→ **Directions**
Transcribe the material from its first line through the line containing "the point at 316,406 →", including both of those lines. Leave the pictures out of your answer.

→ **Data shown**

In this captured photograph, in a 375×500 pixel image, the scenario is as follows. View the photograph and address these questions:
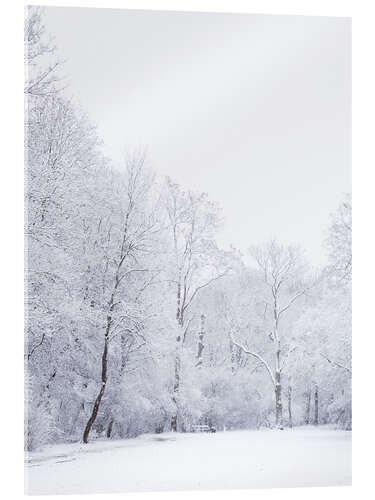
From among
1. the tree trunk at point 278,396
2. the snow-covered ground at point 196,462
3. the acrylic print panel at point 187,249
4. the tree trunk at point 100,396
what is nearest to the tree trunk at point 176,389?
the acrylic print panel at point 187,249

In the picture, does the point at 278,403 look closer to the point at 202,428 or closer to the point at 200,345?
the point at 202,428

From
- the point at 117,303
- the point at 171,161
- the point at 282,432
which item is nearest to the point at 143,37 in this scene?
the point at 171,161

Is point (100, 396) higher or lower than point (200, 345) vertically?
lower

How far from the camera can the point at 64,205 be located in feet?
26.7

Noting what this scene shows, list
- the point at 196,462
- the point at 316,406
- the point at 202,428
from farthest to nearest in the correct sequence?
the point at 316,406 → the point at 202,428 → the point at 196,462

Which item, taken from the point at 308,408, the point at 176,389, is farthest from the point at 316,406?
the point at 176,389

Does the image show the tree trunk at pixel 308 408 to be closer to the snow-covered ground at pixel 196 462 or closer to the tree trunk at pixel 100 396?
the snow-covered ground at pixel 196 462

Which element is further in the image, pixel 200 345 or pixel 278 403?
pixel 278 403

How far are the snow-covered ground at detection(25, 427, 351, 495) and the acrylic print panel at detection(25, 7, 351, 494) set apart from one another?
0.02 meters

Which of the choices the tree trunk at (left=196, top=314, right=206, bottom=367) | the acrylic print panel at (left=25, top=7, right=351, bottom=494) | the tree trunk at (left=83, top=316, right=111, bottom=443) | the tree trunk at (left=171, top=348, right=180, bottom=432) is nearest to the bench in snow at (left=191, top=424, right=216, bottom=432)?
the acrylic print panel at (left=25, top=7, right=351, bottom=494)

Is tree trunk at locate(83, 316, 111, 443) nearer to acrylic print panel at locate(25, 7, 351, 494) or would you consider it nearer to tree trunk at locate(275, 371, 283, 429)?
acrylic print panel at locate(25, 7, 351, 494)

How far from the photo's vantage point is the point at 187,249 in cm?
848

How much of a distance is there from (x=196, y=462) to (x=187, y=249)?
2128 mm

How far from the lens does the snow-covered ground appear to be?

→ **Solution to this problem**
In this captured photograph, in a 375×500 pixel image, the scenario is as follows. View the photograph and address these questions:
From among
1. the tree trunk at point 278,396
2. the snow-covered ground at point 196,462
3. the acrylic print panel at point 187,249
4. the tree trunk at point 100,396
what is nearest to the tree trunk at point 176,389?
the acrylic print panel at point 187,249

In the picture, does the point at 278,403 look closer to the point at 202,428 or closer to the point at 200,345?
the point at 202,428

From
- the point at 117,303
- the point at 171,161
- the point at 282,432
which item is nearest to the point at 143,37 in this scene?
the point at 171,161

Is point (100, 396) higher or lower than point (200, 345) vertically?
lower

How far from the camera can the point at 64,205 be located in feet?
26.7

Noting what this scene shows, list
- the point at 196,462
- the point at 316,406
- the point at 202,428
from farthest to nearest in the correct sequence?
the point at 316,406 → the point at 202,428 → the point at 196,462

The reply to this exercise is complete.